▸ Task directions
Pick up the author's update on drafting a first novel after its last line and keep writing it.

▸ Selected passage
>>>

The narrative style I use is pretty steady throughout the book—third-person, through the point-of-view of my main character Jacob Bressler, although I’m experimenting with some brief first-person sections, too—but the main issue comes from the time scope of the book. The present-time thread of the novel takes place over three years, from 1917-1919, or starting when the United States declares war on Germany in 1917 and ending with the Red Summer and Omaha Race Riot of 1919. It’s not a huge amount of time for a novel, gratefully, although there is a lot going on, and it’s a challenge to account for the lost, un-narrated time between parts. Particularly in first drafts, I think I pay too much attention to what’s happened in the time gaps, instead of just getting into the action at hand. A lot of that will be eliminated soon enough, most of it in the initial edits. But it makes things a little clunky and difficult in the first draft.

Anyway, I’m really excited to be this close to finishing a draft of my first novel. I hope to be done with a rough version of Part 5 by the end of the summer. And since I’ve been editing the other parts as I’ve gone along, there isn’t a tremendous amount of work yet to be done, relatively. (I’ve been working on the book for about two years now.) If all goes well, I should have a decent draft of The Hyphenates of Jackson County finished by Spring 2012. Here’s hoping anyway. It’s not like I’m on deadline or anything.

In other news this past month:

-“The Current State of the Universe” is featured in the new issue of The Cincinnati Review. The story won their Schiff Prize for Prose last year, and I’m very excited to make it into this journal.

-Prairie Schooner accepted my review of David Philip Mullins’ Greetings from Below for publication. This will be my third review for PS, where I’m also currently a senior fiction reader.

-On cue, my second review for Prairie Schooner—of Nadifa Mohamed’s Black Mamba Boy—appears in our current summer issue. Check it out. It’s a pretty good one. (The issue, I mean. (The review is okay too.))

<<<

▸ Data rows
>>>

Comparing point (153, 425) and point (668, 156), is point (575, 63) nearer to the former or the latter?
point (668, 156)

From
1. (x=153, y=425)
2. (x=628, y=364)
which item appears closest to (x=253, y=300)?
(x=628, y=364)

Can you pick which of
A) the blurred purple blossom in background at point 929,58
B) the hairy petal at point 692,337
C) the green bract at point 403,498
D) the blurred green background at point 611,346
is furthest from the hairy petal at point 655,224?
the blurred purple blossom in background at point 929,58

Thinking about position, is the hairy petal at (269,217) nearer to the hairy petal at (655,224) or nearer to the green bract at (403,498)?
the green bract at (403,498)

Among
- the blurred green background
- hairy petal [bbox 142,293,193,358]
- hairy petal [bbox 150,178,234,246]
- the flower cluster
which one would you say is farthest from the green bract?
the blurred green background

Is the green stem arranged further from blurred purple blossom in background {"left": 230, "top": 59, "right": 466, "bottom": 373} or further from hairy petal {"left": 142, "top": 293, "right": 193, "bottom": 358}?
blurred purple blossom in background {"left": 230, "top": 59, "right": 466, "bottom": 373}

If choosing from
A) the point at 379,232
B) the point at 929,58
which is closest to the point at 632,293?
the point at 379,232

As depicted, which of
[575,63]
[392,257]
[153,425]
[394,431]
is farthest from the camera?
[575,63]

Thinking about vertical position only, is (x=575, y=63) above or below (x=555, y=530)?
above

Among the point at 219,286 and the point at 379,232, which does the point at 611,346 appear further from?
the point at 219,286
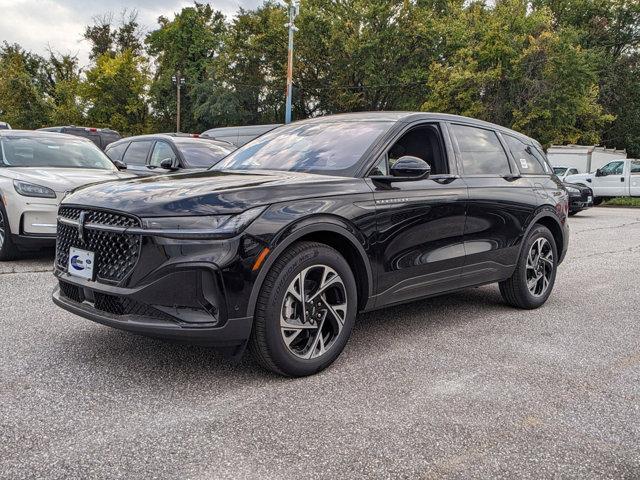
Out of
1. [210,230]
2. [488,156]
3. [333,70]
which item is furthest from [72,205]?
[333,70]

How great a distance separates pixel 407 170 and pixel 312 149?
803 millimetres

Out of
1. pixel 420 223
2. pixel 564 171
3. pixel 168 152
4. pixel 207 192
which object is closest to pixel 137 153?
pixel 168 152

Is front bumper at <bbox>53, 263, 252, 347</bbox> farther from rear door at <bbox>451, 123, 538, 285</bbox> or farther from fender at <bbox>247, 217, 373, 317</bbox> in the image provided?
rear door at <bbox>451, 123, 538, 285</bbox>

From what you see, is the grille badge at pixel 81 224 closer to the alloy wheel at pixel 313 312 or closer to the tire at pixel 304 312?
the tire at pixel 304 312

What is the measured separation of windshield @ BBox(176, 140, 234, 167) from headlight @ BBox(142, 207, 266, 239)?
6317 millimetres

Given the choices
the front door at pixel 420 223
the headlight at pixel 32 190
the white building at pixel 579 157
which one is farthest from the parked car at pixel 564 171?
the headlight at pixel 32 190

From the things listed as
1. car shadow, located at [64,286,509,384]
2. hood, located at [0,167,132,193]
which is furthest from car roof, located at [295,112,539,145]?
hood, located at [0,167,132,193]

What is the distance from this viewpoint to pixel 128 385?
3.43 metres

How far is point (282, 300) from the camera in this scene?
3441 mm

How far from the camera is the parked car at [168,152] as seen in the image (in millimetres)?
9570

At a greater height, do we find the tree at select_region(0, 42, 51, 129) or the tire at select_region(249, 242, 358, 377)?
the tree at select_region(0, 42, 51, 129)

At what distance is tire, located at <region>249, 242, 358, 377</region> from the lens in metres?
3.40

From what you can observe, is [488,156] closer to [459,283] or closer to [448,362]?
[459,283]

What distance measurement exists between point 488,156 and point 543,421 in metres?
2.74
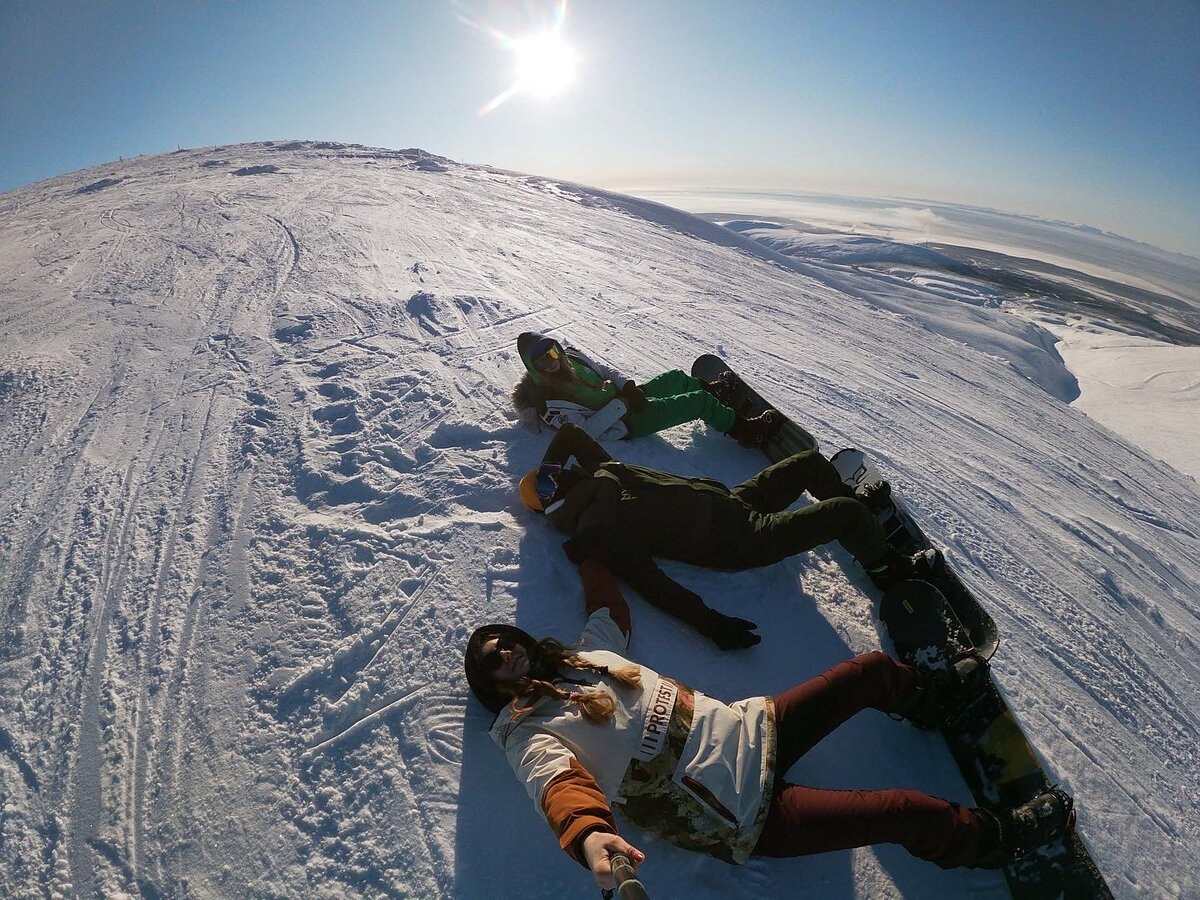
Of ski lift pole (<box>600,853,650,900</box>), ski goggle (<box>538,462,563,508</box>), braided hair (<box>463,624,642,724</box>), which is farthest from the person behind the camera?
ski goggle (<box>538,462,563,508</box>)

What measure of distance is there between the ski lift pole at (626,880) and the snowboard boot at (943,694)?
1516 millimetres

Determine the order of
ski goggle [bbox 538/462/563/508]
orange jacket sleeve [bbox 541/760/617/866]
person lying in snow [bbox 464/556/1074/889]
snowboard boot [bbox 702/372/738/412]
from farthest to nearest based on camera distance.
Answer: snowboard boot [bbox 702/372/738/412], ski goggle [bbox 538/462/563/508], person lying in snow [bbox 464/556/1074/889], orange jacket sleeve [bbox 541/760/617/866]

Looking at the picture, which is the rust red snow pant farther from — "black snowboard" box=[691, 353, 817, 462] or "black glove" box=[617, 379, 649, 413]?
"black glove" box=[617, 379, 649, 413]

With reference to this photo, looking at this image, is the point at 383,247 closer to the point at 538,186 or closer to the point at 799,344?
the point at 799,344

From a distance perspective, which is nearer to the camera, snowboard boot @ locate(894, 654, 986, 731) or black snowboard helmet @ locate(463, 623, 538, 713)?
black snowboard helmet @ locate(463, 623, 538, 713)

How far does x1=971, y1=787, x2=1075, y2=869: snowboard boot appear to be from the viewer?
193 cm

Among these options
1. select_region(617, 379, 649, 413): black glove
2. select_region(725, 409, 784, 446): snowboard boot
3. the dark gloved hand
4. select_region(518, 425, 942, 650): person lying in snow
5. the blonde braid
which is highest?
select_region(617, 379, 649, 413): black glove

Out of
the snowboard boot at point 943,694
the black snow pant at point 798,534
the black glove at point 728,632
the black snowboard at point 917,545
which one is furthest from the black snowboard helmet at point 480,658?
the black snowboard at point 917,545

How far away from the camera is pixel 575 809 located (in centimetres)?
159

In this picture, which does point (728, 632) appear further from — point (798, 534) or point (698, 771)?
point (698, 771)

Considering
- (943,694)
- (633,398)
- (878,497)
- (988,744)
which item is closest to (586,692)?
(943,694)

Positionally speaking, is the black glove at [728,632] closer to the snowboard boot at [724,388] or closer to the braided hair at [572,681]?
the braided hair at [572,681]

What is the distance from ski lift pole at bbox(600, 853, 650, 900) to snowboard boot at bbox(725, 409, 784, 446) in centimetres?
307

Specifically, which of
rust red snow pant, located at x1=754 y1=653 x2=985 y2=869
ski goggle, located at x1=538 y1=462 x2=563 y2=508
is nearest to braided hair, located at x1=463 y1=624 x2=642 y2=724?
rust red snow pant, located at x1=754 y1=653 x2=985 y2=869
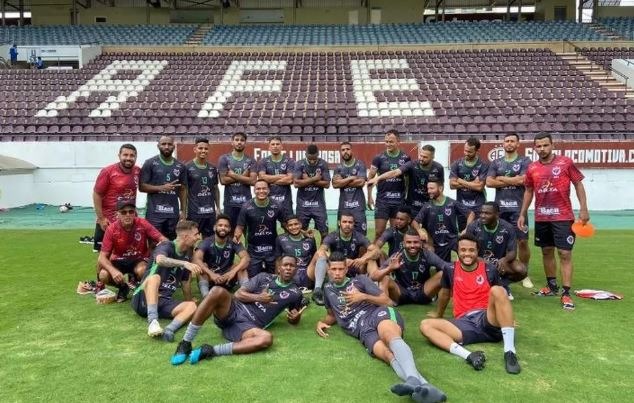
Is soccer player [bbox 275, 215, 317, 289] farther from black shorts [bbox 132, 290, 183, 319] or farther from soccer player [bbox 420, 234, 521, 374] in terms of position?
soccer player [bbox 420, 234, 521, 374]

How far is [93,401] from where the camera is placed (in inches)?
147

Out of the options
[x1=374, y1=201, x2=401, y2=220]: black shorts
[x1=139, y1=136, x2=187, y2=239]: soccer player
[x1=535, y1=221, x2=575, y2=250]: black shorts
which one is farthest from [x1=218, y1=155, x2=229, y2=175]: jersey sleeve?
[x1=535, y1=221, x2=575, y2=250]: black shorts

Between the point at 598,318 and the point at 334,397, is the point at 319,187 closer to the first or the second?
the point at 598,318

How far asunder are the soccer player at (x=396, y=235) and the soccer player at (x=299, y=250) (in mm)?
840

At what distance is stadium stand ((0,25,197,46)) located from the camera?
27.0 metres

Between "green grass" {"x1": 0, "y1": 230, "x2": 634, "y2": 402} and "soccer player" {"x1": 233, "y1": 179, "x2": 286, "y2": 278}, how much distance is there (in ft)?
4.40

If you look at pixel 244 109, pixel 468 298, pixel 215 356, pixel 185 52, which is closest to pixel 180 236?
pixel 215 356

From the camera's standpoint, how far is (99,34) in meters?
27.9

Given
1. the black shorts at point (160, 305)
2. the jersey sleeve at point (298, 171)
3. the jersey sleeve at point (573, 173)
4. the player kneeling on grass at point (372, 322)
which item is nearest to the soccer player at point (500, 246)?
the jersey sleeve at point (573, 173)

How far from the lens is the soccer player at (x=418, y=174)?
7.64m

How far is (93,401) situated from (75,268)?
486 centimetres

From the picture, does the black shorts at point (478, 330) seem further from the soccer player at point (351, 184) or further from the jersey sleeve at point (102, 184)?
the jersey sleeve at point (102, 184)

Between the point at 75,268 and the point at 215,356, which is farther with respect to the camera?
the point at 75,268

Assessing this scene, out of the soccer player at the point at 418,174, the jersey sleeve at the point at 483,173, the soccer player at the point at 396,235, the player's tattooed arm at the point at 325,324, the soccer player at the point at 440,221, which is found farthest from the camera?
the soccer player at the point at 418,174
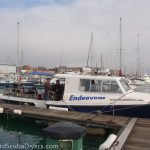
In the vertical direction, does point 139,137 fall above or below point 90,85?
below

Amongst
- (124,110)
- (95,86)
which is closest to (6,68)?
(95,86)

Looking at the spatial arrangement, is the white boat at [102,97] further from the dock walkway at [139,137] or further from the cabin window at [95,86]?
the dock walkway at [139,137]

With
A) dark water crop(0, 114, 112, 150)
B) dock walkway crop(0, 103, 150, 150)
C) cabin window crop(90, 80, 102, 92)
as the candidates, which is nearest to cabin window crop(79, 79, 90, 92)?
cabin window crop(90, 80, 102, 92)

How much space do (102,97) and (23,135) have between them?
177 inches

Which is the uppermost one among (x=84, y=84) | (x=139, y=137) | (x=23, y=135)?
(x=84, y=84)

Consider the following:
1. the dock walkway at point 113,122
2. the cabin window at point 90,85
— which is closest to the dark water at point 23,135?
the dock walkway at point 113,122

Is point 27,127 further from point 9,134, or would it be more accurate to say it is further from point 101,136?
point 101,136

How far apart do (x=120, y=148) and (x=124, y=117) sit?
6.15m

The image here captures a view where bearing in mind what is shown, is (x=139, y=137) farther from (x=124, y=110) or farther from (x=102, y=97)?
(x=102, y=97)

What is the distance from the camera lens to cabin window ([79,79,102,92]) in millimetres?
16375

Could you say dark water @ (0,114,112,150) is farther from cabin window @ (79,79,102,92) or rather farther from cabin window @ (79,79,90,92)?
cabin window @ (79,79,102,92)

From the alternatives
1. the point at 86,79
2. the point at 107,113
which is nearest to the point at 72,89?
the point at 86,79

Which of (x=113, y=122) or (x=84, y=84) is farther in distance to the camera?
(x=84, y=84)

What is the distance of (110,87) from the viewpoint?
16234mm
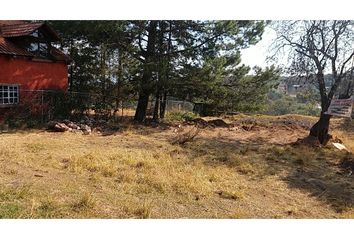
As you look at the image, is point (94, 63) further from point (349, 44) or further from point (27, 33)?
point (349, 44)

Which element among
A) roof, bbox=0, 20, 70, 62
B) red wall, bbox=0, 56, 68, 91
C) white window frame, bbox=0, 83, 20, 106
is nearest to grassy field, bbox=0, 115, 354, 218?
white window frame, bbox=0, 83, 20, 106

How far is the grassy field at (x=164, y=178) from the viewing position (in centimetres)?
536

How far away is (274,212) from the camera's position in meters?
5.69

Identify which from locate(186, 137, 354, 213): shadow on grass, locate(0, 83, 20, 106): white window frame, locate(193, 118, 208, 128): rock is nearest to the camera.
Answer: locate(186, 137, 354, 213): shadow on grass

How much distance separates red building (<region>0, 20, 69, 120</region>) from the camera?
13.9 m

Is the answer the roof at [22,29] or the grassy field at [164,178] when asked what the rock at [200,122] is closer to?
the grassy field at [164,178]

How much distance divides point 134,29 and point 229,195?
34.1ft

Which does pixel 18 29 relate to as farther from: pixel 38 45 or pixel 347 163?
pixel 347 163

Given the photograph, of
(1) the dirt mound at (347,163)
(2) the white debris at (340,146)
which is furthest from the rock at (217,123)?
(1) the dirt mound at (347,163)

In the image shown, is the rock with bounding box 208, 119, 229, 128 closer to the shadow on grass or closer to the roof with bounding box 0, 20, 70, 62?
the shadow on grass

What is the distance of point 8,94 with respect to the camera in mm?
14047

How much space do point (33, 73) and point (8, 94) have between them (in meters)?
1.43

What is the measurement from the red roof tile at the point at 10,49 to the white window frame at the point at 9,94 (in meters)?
1.21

<<<

▸ Task result
-In April we learned that Kwame Dawes was coming in as the new Editor of Prairie Schooner; in May we learned that Managing Editor James Engelhardt was leaving. James secured a position as the acquisitions editor for University of Alaska Press, and leaves for Fairbanks early in June. (Actually, today I think.) I owe a great debt to James for all he’s done for my editing and reviewing career, if I can call it that. James took me on as a reader after I received my MA from Creighton. I was looking to maintain some involvement in the literary world, and volunteering for Prairie Schooner has been a great anchor for me. After a year-and-a-half, I made my way up to a senior reader position; PS accepted my first book review, after some editorial help from James; my first two trips to AWP came with funding assistance from PS as well. I feel very grateful for what Prairie Schooner has done for me, in giving me the opportunity to work, particularly as someone who isn’t otherwise involved in the English Department at the University of Nebraska—and I owe much of that gratitude do James, I believe. Best of luck to him and his family on their Alaskan adventure! (And additional thanks for the fact that now, when I think of Alaska, I won’t think of Sarah Palin.)

-Nicole and I celebrated our fifth anniversary in San Francisco!

-This blog featured a longish post about researching the lynching of Will Brown, and coming across a great NPR feature about the execution of Willie McGee and his granddaughter’s quest to find out the truth about him many decades later.

Dispatch from The Hyphenates of Jackson County

“Jacob returned to Omaha the same morning President Wilson arrived from St. Paul. It was only partly coincidental it happened that way. Jacob was planning on coming back to Omaha that week anyway, to visit his friend Reinhold Bock, and then he read in the papers that Wilson was to arrive by train to the Union Station early Monday morning, before giving a speech on the League of Nations that afternoon. A parade route was planned out where Wilson’s car would meander the city. When Jacob read this, he went down to the station in Lincoln and got a ticket to Omaha for the next morning. He bought himself a suitcase too, at the store there that sold them. It was something simple, with cardboard sides, that didn’t lock. It wouldn’t have to last forever. Jacob didn’t know what he was going to do—he had no plan for the next year, or month, or for the next three days for that matter—but he wanted to see the president. He’d find a spot on Scandal Flats and wait for Wilson’s car to pass by. It felt like it would be significant to do that. Jacob didn’t know why. He just felt he needed to see the man. He needed to see the man as a man, that was it.”

Personal Rejection Notes, Requests for More, and Other Nice Versions of No Thanks

West Branch for “On a Train from the Place Called Valentine”; Southeast Review and Conjunctions for “Attend the Way”; Missouri Review for “Shame Cycle.”

Just Finished

The Cailiff’s of Baghdad, GA by Mary Helen Stefaniak. An excellent historical novel about racism and confronting the Other in depression-era Georgia, with a detour to the more famous Baghdad in ancient times. Very well done.

Quarantine by Rahul Mehta. I really enjoyed this collection—which revolves around the lives and loves of second-generation, homosexual, Indian-Americans—and will be reviewing it.

Now Reading

The Names by Don DeLillo.

Up Next

The Call by Yannick Murphy.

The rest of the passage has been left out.